=== Tus instrucciones ===
Reproduce textualmente el pasaje del fragmento sobre el trabajo doméstico y de cuidados, comenzando en "Una de las mayores" y terminando en "y de descanso.".

=== Fragmento del texto ===
▬▬▬▬▬▬▬▬▬▬

Una de las mayores causas de desigualdad entre hombres y mujeres radica en la imposibilidad de lograr la democratización del trabajo doméstico y de los cuidados en el ámbito familiar. La mayor parte de las mujeres sigue cumpliendo con la dura tarea de invertir tiempo en el cuidado y reproducción de la vida de los demás, en desmedro de la suya. Sus tiempos, la utilización que pueda hacer de ellos y la realización de sus propios proyectos de vida siguen postergados y dependientes del tiempo residual que le dejan los grandes y pequeños consumidores de su tiempo. La asunción casi exclusiva del trabajo doméstico y de cuidado, no remunerado, tiene efectos multidimensionales en la vida de las mujeres, limitaciones para acceder a procesos de formación y profesionalización, a trabajos remunerados, a ejercer su autonomía económica, a espacios de distensión y de descanso.

▬▬▬▬▬▬▬▬▬▬

Entradas guardadas
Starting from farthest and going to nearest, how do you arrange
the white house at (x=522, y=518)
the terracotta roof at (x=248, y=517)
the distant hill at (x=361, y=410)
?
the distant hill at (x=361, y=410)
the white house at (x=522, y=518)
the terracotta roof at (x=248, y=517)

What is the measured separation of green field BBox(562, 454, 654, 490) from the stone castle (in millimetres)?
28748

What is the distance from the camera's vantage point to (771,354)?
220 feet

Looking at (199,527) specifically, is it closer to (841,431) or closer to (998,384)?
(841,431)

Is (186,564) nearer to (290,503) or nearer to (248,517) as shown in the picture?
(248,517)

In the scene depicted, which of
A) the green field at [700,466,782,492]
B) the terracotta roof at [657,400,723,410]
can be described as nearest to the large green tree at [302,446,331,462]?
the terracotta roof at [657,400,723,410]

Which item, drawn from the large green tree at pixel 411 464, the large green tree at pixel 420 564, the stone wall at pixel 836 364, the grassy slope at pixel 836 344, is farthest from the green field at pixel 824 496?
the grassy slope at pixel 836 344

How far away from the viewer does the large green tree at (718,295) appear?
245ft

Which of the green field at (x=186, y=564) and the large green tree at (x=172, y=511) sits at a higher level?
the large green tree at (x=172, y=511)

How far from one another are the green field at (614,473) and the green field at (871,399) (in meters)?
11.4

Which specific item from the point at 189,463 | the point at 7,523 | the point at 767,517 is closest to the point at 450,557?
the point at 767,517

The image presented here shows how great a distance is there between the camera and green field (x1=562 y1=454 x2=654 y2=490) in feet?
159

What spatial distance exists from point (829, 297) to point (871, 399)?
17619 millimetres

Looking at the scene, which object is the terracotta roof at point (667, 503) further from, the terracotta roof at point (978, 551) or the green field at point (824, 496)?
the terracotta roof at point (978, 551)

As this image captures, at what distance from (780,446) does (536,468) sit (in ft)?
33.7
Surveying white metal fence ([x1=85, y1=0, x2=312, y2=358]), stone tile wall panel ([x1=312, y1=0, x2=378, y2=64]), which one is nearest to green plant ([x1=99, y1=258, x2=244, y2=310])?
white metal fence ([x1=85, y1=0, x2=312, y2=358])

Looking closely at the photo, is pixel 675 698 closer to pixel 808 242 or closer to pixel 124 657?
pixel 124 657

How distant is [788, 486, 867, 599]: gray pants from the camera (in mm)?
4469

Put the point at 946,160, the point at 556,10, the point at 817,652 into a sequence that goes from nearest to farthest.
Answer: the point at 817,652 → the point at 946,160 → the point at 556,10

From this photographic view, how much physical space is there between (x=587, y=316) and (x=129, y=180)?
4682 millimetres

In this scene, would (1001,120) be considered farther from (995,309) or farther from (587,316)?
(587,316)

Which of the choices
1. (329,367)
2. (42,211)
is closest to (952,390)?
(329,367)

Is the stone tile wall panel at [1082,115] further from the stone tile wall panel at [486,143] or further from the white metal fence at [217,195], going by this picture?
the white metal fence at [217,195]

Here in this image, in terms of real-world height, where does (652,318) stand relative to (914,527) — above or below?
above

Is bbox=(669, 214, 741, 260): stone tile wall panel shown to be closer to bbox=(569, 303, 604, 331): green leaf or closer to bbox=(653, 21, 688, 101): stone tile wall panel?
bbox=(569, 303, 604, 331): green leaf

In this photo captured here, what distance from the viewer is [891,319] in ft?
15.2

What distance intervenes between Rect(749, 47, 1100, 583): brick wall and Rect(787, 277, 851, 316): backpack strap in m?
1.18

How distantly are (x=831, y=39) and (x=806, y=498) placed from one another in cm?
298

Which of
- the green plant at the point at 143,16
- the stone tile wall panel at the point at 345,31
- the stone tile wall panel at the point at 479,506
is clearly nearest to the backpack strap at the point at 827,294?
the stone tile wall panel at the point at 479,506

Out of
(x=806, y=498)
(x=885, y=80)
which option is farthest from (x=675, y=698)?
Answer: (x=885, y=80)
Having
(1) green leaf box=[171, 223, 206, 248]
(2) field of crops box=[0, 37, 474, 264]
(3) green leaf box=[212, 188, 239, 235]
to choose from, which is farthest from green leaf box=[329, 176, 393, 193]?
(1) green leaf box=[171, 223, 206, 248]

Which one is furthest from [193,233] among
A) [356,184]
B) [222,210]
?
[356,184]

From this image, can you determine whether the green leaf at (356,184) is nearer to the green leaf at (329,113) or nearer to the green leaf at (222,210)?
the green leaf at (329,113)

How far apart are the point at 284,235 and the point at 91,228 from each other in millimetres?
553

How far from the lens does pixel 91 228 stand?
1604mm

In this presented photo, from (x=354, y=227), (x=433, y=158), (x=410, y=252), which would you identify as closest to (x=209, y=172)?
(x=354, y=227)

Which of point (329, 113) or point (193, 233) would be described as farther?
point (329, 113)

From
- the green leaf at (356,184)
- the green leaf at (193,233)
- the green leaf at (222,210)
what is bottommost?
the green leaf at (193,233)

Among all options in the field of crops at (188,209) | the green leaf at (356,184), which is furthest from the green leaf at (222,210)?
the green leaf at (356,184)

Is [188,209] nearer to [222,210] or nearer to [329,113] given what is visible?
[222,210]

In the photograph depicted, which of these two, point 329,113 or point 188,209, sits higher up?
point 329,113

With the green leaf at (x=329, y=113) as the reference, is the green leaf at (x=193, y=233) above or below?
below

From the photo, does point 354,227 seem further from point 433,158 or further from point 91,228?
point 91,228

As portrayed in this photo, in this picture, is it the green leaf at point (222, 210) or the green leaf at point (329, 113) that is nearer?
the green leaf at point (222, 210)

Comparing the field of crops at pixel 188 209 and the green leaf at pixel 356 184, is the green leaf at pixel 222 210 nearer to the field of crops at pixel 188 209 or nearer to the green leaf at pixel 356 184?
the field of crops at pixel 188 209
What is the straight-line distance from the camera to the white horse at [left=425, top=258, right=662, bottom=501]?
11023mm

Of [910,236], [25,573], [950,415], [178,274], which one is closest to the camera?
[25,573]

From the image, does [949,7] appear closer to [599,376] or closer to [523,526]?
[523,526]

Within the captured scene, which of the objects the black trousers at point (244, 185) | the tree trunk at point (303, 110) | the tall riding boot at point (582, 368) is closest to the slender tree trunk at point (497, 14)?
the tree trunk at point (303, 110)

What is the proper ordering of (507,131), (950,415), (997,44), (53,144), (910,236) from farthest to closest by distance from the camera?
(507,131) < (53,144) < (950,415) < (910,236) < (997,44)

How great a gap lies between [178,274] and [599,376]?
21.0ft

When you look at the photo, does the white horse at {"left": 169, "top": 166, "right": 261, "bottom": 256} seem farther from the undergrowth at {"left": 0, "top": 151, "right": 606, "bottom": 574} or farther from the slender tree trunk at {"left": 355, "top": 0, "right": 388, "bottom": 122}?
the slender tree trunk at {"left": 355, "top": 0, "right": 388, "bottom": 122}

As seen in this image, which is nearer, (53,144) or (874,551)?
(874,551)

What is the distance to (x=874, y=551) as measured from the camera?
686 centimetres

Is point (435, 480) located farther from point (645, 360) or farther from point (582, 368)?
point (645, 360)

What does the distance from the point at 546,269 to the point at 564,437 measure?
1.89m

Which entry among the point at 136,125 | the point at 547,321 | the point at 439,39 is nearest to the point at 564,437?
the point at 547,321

▬▬▬▬▬▬▬▬▬▬

=== Resultado ===
Una de las mayores causas de desigualdad entre hombres y mujeres radica en la imposibilidad de lograr la democratización del trabajo doméstico y de los cuidados en el ámbito familiar. La mayor parte de las mujeres sigue cumpliendo con la dura tarea de invertir tiempo en el cuidado y reproducción de la vida de los demás, en desmedro de la suya. Sus tiempos, la utilización que pueda hacer de ellos y la realización de sus propios proyectos de vida siguen postergados y dependientes del tiempo residual que le dejan los grandes y pequeños consumidores de su tiempo. La asunción casi exclusiva del trabajo doméstico y de cuidado, no remunerado, tiene efectos multidimensionales en la vida de las mujeres, limitaciones para acceder a procesos de formación y profesionalización, a trabajos remunerados, a ejercer su autonomía económica, a espacios de distensión y de descanso.